Table_5_Gut Antibody Deficiency in a Mouse Model of CVID Results in Spontaneous Development of a Gluten-Sensitive Enteropathy.xlsx

Primary immunodeficiencies are heritable disorders of immune function. CD19 is a B cell co-receptor important for B cell development, and CD19 deficiency is a known genetic risk factor for a rare form of primary immunodeficiency known as “common variable immunodeficiency” (CVID); an antibody deficiency resulting in low levels of serum IgG and IgA. Enteropathies are commonly observed in CVID patients but the underlying reason for this is undefined. Here, we utilize CD19−/− mice as a model of CVID to test the hypothesis that antibody deficiency negatively impacts gut physiology under steady-state conditions. As anticipated, immune phenotyping experiments demonstrate that CD19−/− mice develop a severe B cell deficiency in gut-associated lymphoid tissues that result in significant reductions to antibody concentrations in the gut lumen. Antibody deficiency was associated with defective anti-commensal IgA responses and the outgrowth of anaerobic bacteria in the gut. Expansion of anaerobic bacteria coincides with the development of a chronic inflammatory condition in the gut of CD19−/− mice that results in an intestinal malabsorption characterized by defects in lipid metabolism and transport. Administration of the antibiotic metronidazole to target anaerobic members of the microbiota rescues mice from disease indicating that intestinal malabsorption is a microbiota-dependent phenomenon.
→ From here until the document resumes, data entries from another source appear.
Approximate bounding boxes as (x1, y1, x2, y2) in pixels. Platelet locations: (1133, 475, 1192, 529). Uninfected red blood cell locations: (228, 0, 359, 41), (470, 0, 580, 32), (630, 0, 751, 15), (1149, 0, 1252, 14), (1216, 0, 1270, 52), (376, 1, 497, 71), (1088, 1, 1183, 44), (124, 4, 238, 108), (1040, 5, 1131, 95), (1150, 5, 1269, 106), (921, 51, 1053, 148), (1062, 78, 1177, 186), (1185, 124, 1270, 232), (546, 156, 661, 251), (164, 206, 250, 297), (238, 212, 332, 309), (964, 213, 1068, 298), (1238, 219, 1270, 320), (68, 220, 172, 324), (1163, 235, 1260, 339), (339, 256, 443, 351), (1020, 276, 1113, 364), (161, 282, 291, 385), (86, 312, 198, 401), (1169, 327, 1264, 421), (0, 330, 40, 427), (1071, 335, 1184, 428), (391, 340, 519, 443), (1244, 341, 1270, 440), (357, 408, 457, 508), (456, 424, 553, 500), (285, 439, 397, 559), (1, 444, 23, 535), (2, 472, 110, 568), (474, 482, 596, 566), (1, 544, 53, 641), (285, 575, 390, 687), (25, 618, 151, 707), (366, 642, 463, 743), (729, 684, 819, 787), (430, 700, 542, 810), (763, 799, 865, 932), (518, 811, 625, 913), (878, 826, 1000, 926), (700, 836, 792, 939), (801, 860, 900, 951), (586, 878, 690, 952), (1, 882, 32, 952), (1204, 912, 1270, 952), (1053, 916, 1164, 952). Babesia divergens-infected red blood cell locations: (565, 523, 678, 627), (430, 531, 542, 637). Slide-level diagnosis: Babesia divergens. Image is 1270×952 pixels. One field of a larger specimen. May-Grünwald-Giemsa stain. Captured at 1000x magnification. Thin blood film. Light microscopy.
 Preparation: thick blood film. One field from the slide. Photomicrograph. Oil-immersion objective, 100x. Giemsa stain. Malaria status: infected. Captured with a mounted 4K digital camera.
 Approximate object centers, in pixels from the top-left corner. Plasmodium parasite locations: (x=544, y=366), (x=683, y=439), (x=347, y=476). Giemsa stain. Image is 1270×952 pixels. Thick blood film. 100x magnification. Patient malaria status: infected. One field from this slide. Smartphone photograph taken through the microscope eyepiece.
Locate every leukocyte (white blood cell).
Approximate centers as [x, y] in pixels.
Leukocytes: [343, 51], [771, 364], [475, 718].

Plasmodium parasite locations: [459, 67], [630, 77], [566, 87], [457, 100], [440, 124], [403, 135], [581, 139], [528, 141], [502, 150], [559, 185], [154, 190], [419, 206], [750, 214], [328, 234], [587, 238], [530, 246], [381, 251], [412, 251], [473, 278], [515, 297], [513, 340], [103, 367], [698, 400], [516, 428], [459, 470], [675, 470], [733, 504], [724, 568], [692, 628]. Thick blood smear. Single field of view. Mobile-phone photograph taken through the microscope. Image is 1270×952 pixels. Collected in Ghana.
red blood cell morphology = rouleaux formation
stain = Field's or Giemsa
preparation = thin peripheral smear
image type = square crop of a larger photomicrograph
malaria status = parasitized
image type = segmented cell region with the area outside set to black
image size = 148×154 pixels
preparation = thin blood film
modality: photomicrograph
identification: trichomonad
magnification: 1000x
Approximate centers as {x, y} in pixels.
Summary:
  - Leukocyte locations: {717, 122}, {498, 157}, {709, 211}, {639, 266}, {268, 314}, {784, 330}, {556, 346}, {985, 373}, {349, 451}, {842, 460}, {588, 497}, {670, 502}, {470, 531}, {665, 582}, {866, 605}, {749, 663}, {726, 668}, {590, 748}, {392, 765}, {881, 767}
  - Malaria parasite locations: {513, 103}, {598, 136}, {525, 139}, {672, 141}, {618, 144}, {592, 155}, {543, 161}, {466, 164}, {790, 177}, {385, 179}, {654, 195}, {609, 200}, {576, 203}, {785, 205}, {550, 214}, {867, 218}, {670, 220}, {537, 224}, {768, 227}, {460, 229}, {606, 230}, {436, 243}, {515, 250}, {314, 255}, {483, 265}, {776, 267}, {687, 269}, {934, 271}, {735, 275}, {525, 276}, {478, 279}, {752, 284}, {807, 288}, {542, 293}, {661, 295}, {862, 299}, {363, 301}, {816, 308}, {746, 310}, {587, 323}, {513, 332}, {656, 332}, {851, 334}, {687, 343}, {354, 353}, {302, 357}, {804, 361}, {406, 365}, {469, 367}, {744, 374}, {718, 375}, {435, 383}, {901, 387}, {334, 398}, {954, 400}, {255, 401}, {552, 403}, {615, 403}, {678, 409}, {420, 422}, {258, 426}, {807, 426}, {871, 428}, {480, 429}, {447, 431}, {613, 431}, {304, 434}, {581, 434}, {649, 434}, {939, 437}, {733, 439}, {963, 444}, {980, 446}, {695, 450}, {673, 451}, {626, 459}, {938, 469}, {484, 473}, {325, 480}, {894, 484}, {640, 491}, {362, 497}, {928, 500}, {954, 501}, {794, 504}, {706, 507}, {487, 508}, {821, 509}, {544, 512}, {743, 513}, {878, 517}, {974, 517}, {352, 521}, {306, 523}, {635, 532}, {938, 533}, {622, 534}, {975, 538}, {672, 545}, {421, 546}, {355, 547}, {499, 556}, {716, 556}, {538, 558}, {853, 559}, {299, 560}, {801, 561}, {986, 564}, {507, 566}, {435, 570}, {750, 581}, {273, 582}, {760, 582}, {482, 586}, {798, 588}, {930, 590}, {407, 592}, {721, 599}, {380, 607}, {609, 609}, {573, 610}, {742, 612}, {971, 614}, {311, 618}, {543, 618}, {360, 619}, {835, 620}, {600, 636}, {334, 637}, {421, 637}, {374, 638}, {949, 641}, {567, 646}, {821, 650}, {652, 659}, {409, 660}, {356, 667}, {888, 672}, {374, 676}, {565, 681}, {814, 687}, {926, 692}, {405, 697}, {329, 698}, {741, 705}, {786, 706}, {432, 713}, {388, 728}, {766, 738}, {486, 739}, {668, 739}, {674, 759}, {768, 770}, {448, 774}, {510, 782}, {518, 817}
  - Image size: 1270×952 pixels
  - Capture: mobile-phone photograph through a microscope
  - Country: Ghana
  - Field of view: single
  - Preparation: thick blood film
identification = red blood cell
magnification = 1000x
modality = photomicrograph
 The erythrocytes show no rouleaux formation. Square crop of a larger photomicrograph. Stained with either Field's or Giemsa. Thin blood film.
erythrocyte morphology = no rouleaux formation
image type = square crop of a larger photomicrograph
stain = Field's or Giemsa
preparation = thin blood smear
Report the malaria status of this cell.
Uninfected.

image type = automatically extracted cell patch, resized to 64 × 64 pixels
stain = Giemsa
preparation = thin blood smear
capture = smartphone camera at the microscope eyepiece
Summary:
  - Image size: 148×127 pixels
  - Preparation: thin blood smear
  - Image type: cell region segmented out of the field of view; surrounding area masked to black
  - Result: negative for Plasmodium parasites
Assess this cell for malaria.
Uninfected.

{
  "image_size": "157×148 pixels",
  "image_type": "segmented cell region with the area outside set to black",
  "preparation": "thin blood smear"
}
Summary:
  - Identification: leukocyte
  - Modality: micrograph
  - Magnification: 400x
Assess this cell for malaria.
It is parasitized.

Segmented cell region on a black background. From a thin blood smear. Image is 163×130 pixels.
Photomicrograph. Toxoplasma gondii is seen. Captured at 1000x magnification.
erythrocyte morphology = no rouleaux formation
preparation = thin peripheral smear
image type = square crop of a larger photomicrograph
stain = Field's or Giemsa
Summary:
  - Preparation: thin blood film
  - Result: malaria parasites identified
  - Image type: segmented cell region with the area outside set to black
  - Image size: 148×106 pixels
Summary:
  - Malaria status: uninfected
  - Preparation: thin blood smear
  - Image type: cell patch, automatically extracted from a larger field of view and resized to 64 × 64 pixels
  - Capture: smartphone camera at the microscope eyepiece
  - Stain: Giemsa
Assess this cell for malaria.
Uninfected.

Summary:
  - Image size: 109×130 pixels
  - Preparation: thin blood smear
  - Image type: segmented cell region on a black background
Finally, intestinal malabsorption in CD19−/− mice is a gluten-sensitive enteropathy as exposure to a gluten-free diet also significantly reduces disease severity in CD19−/− mice. Collectively, these results support an effect of antibody deficiency on steady-state gut physiology that compliment emerging data from human studies linking IgA deficiency with non-infectious complications associated with CVID. They also demonstrate that CD19−/− mice are a useful model for studying the role of B cell deficiency and gut dysbiosis on gluten-sensitive enteropathies; a rapidly emerging group of diseases in humans with an unknown etiology.

原发性免疫缺陷病（Primary immunodeficiencies）是一类遗传性免疫功能异常疾病。CD19是一种对B细胞发育至关重要的B细胞共受体，而CD19缺陷是一类名为普通变异型免疫缺陷病（common variable immunodeficiency, CVID）的罕见原发性免疫缺陷病的已知遗传风险因素；该疾病属于抗体缺陷病，会导致血清免疫球蛋白G（immunoglobulin G, IgG）与免疫球蛋白A（immunoglobulin A, IgA）水平低下。肠病在CVID患者中较为常见，但其潜在发病机制尚未明确。本研究以CD19敲除小鼠（CD19−/− mice）作为CVID的疾病模型，旨在验证"稳态条件下抗体缺陷会对肠道生理产生负面影响"这一科学假说。正如预期，免疫表型分析实验结果显示，CD19敲除小鼠的肠道相关淋巴组织中出现严重的B细胞缺陷，进而导致肠腔中的抗体浓度显著下降。抗体缺陷与抗共生菌群IgA应答缺陷及肠道厌氧菌过度增殖密切相关。厌氧菌增殖与CD19敲除小鼠肠道慢性炎症的发生进程同步，最终引发以脂质代谢与转运异常为特征的肠道吸收不良。采用靶向肠道微生物群中厌氧菌的抗生素甲硝唑进行干预，可使小鼠免受疾病困扰，这表明肠道吸收不良是一种依赖于肠道微生物群的病理现象。进一步研究发现，CD19敲除小鼠的肠道吸收不良属于谷蛋白敏感性肠病：喂食无麸质饮食同样可显著减轻该小鼠的疾病严重程度。综上，本研究结果证实了抗体缺陷对稳态肠道生理的调控作用，这与当前人类研究中发现的IgA缺陷与CVID相关非感染性并发症的新兴数据相互印证。本研究同时证明，CD19敲除小鼠是研究B细胞缺陷与肠道菌群失调在谷蛋白敏感性肠病中作用的理想模型；谷蛋白敏感性肠病是一类病因不明、在人类中发病率快速上升的疾病群体。